Studio album by Edyta Górniak
- Released: 2007
- Genre: Pop
- Length: 46:11
- Label: Agora SA, EG Production

Edyta Górniak chronology
| Perła (2002) | E·K·G (2007) | My (2012) |

= EKG (album) =

E·K·G is the fourth studio album by singer Edyta Górniak. It was released in Poland only.

== Background ==

It was her first album after her separation from EMI Music, also marking Edyta Górniak's debut as a songwriter.

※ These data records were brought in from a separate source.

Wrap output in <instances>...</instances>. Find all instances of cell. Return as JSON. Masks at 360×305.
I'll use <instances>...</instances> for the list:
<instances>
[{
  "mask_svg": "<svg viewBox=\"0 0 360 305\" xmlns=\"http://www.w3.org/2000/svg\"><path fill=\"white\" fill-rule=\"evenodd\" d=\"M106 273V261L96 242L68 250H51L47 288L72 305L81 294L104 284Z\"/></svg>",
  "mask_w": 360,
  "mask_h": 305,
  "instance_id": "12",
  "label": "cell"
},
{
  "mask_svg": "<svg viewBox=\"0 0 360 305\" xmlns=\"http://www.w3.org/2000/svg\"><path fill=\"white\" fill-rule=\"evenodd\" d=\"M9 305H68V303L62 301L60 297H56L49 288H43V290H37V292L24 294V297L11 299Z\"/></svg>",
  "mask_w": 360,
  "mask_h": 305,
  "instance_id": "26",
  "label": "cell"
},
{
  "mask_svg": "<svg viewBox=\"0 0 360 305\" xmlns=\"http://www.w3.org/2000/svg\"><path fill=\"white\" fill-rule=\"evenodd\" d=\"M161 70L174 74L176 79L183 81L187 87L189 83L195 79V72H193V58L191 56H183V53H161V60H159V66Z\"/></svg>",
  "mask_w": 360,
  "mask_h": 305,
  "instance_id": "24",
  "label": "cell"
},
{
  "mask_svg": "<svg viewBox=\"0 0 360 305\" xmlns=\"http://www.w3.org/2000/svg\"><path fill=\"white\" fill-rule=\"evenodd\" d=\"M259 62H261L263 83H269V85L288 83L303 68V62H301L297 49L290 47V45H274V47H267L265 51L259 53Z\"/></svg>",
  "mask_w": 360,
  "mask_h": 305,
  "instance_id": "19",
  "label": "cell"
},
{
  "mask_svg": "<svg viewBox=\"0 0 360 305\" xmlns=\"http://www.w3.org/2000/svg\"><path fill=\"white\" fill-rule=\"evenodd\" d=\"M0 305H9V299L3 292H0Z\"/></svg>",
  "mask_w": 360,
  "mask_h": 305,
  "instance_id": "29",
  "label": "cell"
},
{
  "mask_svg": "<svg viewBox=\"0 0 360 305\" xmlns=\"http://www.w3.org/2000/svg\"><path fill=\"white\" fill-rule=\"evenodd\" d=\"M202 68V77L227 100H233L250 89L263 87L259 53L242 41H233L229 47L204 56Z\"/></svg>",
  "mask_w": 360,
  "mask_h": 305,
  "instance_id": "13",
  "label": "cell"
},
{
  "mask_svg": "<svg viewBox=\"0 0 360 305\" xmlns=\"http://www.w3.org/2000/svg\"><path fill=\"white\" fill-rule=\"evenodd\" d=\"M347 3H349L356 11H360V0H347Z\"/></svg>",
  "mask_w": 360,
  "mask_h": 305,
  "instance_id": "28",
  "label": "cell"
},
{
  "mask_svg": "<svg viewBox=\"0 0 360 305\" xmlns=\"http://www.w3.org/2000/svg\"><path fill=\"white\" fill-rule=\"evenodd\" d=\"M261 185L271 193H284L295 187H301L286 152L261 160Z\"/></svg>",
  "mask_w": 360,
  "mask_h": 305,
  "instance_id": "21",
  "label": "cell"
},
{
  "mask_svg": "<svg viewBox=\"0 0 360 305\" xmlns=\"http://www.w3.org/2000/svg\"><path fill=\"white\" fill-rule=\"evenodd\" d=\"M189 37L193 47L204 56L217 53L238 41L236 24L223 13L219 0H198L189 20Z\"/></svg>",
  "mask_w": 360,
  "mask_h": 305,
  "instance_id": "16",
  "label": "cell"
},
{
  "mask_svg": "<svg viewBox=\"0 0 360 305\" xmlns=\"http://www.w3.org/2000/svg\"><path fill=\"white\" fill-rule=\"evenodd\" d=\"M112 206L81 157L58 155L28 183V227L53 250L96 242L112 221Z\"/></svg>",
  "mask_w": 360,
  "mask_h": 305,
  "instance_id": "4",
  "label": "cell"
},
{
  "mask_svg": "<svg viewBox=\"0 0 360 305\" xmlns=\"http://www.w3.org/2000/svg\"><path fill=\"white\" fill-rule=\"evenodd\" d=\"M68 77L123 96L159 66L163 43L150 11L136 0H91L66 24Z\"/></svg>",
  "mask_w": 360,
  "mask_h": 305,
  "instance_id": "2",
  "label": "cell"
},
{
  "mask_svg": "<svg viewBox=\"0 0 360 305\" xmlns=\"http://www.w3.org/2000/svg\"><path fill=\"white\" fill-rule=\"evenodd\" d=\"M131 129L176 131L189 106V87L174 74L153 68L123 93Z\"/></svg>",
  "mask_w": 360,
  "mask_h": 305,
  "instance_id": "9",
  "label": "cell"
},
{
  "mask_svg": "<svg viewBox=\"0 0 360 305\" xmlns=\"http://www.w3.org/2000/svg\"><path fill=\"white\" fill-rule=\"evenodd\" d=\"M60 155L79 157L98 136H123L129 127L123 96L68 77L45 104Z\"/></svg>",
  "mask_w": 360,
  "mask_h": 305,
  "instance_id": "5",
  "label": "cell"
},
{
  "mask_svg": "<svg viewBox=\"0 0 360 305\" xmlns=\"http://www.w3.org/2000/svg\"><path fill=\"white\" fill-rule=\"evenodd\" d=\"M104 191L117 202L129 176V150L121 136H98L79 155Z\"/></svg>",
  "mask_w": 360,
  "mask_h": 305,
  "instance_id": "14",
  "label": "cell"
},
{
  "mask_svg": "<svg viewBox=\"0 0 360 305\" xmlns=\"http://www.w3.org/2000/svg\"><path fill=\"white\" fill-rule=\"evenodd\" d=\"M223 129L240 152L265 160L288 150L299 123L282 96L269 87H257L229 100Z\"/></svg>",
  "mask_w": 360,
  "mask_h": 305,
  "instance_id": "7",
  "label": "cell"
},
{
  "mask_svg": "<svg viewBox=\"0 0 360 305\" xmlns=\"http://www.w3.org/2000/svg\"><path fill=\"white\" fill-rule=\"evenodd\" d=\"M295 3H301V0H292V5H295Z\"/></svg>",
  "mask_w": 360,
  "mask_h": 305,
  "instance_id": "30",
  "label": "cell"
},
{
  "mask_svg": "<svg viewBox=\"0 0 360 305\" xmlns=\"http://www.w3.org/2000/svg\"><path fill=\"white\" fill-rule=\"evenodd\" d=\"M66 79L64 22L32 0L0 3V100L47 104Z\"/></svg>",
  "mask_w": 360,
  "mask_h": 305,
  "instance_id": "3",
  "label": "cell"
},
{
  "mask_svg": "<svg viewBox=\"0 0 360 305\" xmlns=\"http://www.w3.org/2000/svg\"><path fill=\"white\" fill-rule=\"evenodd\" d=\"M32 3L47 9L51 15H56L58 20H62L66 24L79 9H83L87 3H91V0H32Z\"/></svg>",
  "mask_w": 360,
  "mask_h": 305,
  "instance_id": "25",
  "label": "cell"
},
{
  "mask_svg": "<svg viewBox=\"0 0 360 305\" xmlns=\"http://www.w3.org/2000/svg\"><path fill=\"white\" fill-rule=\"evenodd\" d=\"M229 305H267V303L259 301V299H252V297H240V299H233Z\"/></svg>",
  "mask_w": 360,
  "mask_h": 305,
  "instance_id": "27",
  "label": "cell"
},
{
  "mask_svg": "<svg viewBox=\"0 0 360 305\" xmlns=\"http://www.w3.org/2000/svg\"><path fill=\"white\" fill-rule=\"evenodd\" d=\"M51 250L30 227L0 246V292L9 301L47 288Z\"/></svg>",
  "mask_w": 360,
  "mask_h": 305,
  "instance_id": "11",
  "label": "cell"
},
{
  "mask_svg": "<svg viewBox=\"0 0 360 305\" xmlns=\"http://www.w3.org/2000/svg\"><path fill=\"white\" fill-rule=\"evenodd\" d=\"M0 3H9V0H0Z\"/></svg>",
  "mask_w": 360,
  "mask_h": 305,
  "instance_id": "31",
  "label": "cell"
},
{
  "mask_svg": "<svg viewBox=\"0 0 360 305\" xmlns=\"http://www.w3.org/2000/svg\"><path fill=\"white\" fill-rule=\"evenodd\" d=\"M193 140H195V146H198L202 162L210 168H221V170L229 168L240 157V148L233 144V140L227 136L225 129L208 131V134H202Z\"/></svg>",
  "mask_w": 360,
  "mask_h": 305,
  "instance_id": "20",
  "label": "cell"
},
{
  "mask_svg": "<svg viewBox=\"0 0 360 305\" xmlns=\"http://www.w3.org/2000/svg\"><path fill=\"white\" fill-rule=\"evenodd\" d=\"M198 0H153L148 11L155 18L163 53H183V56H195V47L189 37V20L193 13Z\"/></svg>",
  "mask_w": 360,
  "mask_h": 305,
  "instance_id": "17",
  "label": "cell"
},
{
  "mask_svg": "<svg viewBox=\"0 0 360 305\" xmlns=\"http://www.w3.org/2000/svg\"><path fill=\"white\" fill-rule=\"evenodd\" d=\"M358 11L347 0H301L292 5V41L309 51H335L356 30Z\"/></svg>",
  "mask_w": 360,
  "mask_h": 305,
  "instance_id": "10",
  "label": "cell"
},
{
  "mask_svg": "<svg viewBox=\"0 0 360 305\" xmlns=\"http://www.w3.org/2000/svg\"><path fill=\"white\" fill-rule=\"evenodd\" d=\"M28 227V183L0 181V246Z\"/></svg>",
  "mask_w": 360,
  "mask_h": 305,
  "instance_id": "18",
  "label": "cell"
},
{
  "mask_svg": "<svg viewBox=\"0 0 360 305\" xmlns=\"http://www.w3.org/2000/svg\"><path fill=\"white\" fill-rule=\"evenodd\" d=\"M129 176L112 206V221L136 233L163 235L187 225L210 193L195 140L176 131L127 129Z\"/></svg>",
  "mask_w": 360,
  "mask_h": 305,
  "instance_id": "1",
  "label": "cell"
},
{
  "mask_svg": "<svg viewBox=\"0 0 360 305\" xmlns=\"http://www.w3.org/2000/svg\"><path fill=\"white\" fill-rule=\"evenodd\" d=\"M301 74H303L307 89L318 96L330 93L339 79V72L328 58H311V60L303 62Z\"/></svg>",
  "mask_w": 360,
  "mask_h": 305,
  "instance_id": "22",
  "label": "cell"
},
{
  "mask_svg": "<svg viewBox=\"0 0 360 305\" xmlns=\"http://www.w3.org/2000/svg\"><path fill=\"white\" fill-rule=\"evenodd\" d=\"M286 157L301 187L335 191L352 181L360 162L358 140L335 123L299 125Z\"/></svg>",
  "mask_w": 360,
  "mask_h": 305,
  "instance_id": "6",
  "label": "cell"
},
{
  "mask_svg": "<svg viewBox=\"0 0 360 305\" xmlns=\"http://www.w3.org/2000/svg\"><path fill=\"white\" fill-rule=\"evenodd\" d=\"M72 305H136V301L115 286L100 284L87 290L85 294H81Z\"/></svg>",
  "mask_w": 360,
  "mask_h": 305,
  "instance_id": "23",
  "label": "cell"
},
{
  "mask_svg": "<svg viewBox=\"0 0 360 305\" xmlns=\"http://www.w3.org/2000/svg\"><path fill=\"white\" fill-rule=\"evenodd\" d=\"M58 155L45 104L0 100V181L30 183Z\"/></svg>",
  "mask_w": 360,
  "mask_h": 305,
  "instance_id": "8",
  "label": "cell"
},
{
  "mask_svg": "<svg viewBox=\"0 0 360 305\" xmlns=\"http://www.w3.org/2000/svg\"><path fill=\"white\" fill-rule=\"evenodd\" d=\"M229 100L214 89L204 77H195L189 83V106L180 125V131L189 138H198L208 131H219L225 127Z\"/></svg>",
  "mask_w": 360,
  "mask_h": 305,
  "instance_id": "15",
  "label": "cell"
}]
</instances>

She wrote the lyrics for the songs "Cygańskie serce", "Błękit myśli", and the adaptation to Polish of the Céline Dion's song "I Surrender" called "List". The album was certified gold on 19 November 2007 for 15,000 sold copies and was certified platinum a few weeks later, on 5 December 2007, for sales of 45,000. The album artwork features photos by photographer Tomasz Drezwinski.

== Track listing ==
1. Dziękuję Ci (4:41)
2. Cygańskie serce (3:44)
3. To, co najlepsze (4:06)
4. Loving You (4:27)
5. Nie wierzyć nie mam sił (4:00)
6. Aleja gwiazd (4:11)
7. Love Is a Lonely Game (3:53)
8. Another Love Song (3:48)
9. Błękit myśli (4:24)
10. List (4:31)
11. Ready 4 Love (5:26)

== Promo singles ==
- Loving You (2006)
- List (2007)
- Dziękuję Ci (2008)

== Music video ==

=== List ===

"List" is the Polish language adaptation of Céline Dion's song "I Surrender" that appeared on her album A New Day Has Come in 2002. For the promotion of the album, a music video was made for the song “List”. The video was filmed in the Old Town of Warsaw.

List was directed by Polish director Mirosław Kuba Brożek, who had previously directed the music video for the charity single "Wystarczy chcieć". The music video is set in the early 20th century, featuring Edyta herself and a girl in the role of a young Edyta.